Description of the task: Substitute "sandy beach" for every "sandy shore" and write out everything from the line containing "Among the objects" down to the line containing "997 millimetres", with all else unchanged.

[Excerpts from a spatial dataset]
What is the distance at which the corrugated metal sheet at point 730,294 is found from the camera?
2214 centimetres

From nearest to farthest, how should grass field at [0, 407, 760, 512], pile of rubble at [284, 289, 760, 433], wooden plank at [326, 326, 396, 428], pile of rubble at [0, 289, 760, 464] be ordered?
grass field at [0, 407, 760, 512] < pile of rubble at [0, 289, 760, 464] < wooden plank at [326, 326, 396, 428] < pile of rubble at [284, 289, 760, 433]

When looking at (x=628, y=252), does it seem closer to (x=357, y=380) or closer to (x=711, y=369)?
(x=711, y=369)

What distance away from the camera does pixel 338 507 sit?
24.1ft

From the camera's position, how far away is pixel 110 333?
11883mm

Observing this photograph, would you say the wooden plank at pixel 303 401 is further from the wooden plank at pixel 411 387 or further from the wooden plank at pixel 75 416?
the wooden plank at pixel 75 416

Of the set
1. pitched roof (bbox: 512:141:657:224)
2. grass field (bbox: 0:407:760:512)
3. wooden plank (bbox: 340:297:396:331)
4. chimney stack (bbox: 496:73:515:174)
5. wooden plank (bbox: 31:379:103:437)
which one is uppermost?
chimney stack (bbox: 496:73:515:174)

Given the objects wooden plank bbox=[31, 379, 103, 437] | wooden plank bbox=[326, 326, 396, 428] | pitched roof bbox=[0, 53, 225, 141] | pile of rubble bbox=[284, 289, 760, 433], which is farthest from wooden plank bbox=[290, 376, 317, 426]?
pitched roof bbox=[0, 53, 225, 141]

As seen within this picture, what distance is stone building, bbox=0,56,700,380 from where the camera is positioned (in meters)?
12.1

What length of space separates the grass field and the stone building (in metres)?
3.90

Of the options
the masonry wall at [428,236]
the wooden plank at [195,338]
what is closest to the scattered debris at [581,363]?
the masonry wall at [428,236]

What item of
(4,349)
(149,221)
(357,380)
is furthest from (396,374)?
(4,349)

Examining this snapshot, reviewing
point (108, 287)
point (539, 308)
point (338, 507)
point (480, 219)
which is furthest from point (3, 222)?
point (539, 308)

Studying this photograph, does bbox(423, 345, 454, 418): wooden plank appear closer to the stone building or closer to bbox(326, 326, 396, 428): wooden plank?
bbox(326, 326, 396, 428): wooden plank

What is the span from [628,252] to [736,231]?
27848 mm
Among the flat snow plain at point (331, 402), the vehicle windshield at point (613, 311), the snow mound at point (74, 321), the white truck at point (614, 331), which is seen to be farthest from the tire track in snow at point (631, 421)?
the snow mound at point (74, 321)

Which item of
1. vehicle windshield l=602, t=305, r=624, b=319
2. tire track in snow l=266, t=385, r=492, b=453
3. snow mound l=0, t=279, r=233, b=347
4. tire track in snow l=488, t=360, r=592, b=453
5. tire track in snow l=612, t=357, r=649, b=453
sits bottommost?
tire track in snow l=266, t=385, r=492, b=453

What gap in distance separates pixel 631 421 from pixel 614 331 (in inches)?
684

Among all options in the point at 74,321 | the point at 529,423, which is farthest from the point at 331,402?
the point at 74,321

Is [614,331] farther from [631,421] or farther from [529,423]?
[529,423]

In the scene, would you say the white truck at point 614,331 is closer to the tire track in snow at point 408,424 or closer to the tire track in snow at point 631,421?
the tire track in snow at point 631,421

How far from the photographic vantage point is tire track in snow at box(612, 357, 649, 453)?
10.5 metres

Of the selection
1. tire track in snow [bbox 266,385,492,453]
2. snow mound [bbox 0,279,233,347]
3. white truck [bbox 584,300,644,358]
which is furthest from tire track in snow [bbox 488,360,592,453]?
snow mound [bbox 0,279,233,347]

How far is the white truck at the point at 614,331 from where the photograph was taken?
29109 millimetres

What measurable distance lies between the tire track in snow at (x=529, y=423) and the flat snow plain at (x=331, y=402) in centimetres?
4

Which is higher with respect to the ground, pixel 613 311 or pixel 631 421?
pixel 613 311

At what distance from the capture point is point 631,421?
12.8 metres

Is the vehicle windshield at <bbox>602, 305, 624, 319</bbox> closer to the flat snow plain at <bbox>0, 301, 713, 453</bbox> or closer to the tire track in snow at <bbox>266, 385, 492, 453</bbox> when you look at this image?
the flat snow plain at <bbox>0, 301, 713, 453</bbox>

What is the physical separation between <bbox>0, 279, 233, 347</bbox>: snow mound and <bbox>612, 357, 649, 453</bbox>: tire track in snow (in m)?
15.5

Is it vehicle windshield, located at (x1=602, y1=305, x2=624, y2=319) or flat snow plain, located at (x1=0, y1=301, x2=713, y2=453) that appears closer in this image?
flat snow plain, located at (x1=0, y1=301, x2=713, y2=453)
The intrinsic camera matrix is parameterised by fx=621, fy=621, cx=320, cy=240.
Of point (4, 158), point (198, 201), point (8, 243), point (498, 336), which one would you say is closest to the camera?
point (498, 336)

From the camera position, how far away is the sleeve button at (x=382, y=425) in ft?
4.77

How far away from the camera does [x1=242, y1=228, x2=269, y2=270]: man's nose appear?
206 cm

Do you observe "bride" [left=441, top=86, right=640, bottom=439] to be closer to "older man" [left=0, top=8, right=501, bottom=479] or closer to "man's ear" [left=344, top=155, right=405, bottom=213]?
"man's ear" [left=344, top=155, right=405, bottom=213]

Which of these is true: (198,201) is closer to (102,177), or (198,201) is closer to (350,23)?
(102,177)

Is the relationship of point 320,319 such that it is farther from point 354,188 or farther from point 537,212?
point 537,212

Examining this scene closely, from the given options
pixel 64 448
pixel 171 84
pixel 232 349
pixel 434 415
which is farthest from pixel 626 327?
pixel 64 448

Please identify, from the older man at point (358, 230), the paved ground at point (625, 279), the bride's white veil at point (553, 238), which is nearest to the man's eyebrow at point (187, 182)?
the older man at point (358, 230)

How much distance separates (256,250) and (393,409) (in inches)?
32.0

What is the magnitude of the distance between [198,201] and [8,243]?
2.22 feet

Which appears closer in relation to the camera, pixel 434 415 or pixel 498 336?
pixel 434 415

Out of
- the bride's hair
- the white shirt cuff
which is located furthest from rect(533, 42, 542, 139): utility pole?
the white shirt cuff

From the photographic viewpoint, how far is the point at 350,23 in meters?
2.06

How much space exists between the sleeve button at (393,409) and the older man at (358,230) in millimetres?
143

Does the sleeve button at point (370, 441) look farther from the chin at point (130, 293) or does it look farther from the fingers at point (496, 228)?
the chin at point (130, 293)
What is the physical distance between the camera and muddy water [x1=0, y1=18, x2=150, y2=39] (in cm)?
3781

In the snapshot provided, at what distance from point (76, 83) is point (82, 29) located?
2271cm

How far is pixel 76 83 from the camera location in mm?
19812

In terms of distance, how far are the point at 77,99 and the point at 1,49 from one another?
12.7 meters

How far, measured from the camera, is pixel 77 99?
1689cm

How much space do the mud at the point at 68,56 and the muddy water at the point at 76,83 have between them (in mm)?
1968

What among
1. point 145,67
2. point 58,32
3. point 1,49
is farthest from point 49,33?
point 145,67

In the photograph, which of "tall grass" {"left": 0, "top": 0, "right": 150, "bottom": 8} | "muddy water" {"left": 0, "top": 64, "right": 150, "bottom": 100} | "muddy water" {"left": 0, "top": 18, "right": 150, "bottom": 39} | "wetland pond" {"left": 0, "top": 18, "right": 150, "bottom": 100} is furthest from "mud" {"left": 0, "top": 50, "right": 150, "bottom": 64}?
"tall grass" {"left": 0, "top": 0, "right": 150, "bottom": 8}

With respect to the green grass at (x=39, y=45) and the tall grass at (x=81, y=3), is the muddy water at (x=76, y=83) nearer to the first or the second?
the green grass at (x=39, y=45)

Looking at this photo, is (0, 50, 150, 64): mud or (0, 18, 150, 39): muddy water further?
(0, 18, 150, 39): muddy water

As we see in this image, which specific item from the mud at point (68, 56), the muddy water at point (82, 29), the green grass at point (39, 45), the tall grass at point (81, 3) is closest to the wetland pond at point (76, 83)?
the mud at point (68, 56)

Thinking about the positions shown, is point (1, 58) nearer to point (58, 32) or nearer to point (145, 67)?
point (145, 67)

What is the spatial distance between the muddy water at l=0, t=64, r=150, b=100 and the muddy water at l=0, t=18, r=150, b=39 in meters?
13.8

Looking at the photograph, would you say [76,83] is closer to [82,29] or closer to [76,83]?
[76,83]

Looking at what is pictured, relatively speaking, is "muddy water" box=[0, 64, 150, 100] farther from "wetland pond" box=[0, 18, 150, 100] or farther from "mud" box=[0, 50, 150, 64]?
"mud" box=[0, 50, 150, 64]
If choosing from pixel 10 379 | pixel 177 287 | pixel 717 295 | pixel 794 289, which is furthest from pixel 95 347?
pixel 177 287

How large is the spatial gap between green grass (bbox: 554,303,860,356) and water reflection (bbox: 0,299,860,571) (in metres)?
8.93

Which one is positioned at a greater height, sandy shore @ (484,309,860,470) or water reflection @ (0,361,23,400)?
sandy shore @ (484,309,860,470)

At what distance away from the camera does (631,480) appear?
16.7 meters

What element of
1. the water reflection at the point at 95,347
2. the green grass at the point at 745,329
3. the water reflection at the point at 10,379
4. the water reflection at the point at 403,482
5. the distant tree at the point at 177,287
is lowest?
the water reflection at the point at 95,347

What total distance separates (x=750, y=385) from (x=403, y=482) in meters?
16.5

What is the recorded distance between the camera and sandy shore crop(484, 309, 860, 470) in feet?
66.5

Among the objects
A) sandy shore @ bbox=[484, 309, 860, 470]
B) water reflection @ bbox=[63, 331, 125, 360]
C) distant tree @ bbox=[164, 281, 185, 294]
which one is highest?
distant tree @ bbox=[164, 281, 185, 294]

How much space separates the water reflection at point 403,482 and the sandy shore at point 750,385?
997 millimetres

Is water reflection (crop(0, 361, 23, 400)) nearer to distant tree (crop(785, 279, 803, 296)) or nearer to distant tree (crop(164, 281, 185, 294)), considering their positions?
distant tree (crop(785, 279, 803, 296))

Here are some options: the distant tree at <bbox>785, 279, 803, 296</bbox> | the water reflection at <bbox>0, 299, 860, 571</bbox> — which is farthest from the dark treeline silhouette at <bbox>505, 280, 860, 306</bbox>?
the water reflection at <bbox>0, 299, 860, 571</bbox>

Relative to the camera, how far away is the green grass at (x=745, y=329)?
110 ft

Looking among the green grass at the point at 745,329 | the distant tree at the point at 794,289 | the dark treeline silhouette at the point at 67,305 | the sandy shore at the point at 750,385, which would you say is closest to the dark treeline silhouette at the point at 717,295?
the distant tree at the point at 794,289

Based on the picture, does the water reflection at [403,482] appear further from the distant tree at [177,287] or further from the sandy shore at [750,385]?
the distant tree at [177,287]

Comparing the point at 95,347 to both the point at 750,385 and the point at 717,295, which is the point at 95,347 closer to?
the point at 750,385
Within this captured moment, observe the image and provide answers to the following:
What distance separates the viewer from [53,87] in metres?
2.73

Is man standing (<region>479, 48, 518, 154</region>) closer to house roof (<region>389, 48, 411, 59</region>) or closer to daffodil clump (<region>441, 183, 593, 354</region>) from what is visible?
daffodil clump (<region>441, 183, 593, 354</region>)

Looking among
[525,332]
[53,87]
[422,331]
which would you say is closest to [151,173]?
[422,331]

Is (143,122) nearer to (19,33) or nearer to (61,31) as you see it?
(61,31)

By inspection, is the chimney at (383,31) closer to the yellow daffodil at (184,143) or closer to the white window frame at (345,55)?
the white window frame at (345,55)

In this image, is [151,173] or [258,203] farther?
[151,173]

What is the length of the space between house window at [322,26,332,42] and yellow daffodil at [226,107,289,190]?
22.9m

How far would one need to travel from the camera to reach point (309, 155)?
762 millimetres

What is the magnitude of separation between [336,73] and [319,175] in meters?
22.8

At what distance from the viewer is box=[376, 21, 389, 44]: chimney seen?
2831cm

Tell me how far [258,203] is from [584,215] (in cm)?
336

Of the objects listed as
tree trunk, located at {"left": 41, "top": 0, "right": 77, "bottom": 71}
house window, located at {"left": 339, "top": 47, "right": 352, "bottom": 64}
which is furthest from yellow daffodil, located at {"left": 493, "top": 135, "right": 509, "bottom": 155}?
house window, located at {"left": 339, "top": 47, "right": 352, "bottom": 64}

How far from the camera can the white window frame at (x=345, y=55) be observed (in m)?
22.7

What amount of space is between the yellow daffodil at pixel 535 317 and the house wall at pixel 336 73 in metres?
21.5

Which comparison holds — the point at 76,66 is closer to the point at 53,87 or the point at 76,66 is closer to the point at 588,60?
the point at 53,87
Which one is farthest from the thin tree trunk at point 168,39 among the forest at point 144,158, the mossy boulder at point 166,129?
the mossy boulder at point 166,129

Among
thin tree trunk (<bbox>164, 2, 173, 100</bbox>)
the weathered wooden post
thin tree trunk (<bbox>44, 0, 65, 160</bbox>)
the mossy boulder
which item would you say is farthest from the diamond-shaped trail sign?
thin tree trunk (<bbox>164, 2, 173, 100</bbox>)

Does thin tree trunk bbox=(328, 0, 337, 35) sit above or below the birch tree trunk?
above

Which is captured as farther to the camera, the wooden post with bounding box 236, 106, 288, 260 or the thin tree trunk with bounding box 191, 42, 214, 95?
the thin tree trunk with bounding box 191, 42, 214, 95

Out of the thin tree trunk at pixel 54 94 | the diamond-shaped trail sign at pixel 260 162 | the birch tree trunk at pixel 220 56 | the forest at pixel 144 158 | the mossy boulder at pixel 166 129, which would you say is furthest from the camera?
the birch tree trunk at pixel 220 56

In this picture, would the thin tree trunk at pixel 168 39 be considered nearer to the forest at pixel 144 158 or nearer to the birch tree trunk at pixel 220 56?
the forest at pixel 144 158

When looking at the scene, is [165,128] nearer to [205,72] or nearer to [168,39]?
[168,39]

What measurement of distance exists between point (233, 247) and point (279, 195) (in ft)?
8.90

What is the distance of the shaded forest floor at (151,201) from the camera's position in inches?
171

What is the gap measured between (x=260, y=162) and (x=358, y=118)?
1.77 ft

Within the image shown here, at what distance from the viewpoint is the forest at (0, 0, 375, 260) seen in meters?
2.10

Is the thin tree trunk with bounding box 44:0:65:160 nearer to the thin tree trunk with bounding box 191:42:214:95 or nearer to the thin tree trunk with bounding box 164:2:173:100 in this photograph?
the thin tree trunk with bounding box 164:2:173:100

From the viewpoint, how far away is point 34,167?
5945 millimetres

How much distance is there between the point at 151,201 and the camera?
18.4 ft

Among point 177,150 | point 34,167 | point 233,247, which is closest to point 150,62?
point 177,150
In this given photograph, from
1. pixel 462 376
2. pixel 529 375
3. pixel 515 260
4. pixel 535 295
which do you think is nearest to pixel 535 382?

Task solution:
Among the objects
A) sandy beach @ bbox=[484, 309, 860, 470]
B) water reflection @ bbox=[63, 331, 125, 360]
C) distant tree @ bbox=[164, 281, 185, 294]
which one is highest?
distant tree @ bbox=[164, 281, 185, 294]

How much space separates the water reflection at point 403,482 and the sandy beach at point 750,385?
997 millimetres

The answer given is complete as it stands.